You can find out more about the Brooklyn Heights Townhouse at the Amber Freda website.
Just south of Hell’s Kitchen, Gallow Green’s overgrown abundance conceals a bar with a theatrical slant. Propped atop The McKittrick Hotel, home of the interactive theatre performance Sleep No More, Gallow Green is a rooftop garden with a difference.
As the sun sinks on the horizon fairy lights glimmer on the trees and you are greeted by a remarkable ensemble of British garden party types. Actually paid actors, these folks help lend an air of campy frivolity to the scene. With other neat features like a railcar smack bang in the middle of the rooftop (who knows how they got that up there) and a name borrowed from the field where six 17th Century Scottish witches were hanged and burned, it’s a surreal environment that manages to maintain a sense of frivolity despite the well-practiced apparatus of actors, waiters and bar staff.
For lovers of gardens, cocktails and unique if a little over the top experiences Gallow Green is an inspirational moment in New York culture.
Not all of New York’s inspirational gardens are on rooftops.
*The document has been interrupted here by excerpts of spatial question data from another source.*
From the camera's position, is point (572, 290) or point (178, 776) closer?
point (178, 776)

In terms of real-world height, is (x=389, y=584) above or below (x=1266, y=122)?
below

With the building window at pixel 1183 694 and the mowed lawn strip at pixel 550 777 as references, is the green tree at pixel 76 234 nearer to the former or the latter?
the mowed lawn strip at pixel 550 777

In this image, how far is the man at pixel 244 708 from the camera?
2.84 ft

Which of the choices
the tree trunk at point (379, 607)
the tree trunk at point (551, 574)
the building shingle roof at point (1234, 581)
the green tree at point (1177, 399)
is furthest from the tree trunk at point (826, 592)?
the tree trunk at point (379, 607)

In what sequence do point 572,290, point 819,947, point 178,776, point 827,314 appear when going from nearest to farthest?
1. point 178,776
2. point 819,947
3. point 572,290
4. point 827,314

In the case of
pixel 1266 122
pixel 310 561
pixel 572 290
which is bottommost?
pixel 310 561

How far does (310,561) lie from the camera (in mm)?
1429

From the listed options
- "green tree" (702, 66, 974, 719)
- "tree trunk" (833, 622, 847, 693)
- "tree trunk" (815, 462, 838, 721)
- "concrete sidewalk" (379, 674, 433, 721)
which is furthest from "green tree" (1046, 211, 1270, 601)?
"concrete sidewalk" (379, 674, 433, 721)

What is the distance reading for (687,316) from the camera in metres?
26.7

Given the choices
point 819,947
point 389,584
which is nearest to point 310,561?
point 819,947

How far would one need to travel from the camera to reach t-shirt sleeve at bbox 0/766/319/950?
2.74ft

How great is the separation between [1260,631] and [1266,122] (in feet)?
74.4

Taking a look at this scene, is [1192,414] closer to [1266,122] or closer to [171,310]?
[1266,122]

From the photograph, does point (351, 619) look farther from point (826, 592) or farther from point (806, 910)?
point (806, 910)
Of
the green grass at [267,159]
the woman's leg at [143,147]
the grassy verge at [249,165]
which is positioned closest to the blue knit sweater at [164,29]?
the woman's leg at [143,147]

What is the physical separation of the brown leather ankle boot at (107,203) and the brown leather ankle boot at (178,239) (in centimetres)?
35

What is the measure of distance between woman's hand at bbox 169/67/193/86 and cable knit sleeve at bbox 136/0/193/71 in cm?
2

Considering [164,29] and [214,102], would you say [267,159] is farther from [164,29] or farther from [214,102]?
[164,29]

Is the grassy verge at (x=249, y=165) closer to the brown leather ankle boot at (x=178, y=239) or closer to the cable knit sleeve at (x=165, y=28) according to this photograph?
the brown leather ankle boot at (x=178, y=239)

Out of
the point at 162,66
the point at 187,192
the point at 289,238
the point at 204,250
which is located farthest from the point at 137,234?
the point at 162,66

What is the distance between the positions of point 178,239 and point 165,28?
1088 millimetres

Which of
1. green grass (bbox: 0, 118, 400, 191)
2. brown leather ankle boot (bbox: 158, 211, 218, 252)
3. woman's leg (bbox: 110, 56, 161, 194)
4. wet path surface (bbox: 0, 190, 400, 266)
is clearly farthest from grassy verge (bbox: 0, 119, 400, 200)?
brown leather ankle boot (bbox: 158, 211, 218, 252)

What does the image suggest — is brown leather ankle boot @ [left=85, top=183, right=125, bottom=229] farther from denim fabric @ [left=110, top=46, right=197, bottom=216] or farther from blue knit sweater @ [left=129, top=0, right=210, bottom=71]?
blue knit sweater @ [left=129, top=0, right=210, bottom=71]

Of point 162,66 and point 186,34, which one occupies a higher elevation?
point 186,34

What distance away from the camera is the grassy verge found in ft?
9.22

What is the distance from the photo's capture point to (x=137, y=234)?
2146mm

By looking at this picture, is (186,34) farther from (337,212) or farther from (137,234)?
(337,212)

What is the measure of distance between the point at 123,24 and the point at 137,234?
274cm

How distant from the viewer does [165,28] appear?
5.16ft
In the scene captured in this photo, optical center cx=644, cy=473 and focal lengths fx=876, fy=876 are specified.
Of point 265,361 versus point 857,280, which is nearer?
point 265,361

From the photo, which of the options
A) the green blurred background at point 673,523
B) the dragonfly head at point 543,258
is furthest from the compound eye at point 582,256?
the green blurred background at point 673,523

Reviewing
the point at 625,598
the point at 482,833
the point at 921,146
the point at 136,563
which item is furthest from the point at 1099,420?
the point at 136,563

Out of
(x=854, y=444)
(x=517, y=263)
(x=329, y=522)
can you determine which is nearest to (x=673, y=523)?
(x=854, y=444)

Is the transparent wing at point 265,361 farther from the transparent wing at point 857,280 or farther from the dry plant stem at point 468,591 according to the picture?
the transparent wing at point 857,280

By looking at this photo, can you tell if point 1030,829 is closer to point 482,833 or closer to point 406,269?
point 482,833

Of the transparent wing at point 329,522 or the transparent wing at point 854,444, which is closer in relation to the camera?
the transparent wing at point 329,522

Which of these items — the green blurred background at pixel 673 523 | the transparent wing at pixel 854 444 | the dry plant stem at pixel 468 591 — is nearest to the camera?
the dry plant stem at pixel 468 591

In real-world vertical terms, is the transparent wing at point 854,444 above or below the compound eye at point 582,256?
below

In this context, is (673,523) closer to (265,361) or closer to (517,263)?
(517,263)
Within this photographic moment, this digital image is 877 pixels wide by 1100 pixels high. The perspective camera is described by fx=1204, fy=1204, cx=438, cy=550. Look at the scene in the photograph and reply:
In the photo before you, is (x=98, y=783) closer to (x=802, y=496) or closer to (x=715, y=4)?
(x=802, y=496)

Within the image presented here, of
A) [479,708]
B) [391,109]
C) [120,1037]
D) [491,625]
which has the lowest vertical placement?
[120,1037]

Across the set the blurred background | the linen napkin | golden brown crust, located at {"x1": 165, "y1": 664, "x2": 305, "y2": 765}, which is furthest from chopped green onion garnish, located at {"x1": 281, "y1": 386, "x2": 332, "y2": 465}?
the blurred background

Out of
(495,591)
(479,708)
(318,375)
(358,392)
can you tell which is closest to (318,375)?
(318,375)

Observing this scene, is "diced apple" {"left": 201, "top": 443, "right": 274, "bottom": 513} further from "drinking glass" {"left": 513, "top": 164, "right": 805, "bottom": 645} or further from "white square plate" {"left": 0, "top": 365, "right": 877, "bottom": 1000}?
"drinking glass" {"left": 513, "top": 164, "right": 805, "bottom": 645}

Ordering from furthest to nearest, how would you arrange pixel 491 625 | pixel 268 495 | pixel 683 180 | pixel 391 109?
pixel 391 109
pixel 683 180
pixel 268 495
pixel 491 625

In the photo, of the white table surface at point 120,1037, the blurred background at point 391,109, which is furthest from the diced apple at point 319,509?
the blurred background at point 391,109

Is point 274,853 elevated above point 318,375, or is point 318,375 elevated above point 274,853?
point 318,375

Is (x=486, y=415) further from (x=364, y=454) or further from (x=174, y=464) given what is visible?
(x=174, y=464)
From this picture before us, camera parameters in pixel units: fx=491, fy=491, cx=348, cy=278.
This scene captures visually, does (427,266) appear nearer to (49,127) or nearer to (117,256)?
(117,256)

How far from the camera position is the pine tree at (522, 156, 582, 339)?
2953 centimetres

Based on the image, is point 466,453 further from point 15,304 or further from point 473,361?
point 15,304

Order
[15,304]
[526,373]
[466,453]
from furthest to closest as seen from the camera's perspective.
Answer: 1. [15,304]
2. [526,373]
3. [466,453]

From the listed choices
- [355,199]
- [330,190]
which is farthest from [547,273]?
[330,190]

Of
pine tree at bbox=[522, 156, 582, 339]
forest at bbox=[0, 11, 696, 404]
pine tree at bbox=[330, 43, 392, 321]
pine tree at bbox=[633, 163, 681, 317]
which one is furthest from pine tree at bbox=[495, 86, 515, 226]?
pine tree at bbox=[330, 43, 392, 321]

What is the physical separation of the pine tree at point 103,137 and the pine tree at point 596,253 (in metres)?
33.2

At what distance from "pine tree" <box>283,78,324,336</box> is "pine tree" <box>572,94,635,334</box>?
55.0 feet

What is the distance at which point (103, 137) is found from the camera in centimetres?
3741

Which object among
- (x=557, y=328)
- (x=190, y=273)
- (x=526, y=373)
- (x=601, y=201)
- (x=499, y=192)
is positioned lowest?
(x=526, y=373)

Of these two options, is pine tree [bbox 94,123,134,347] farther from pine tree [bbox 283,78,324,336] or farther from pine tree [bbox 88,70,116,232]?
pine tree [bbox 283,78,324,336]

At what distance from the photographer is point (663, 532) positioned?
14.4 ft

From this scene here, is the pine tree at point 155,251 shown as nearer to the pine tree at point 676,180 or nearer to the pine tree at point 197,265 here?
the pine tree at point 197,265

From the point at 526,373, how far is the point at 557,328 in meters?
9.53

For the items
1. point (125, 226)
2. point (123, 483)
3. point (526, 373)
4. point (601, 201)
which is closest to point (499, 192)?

The High Line, a public park spanning an elevated freight line from Gansevoort Street to West 34th Street was opened in 2009, but it’s history goes back almost a century.
Starting in 1934 as a freight line carrying goods to and from the largest industrial district in Manhattan, the line ran until 1980 when advances in trucking replaced the need for a dedicated freight line into Manhattan.
Interesting fact: The last High Line train carried three cars of turkeys.
Peter Obletz, a local activist and railroad enthusiast, campaigned to prevent a group of property owners from demolishing the train, taking it all the way to the courts.
However, it wasn’t until 1999 that Friends of the High Line was formed. Responsible for around 98% of the fundraising for this unique New York Park. The final section opened in 2014 and is frequented by thousands of visitors every week.
The design of the High Line park is a collaboration between designers, horticulturalists and public space advocates. Themed to capture the textural variation and sustainability of self-seeded plant life growing out of disused rail tracks, plant focus is on perennials, shrubs and grasses that appeared naturally in the area prior to its conversion in a public space.
Being elevated and quite lengthy, the High Line incorporates a number of unique features including lookouts, sundecks, public program spaces and water features.
Inspirational both in design and history, High Line is a demonstration of how the public can come together and create something unique from existing Infrastructure.
While New York might be famous for rooftop gardens that doesn’t mean you won’t find great examples elsewhere. Now you know what makes a great garden maybe it’s time to go out and create your own. Just remember to choose plants, garden beds and pots which are suitable for an elevated environment. Also, ensure that irrigation and logistics is planned out correctly beforehand. An investment of your time now will help create the ideal rooftop garden just for you.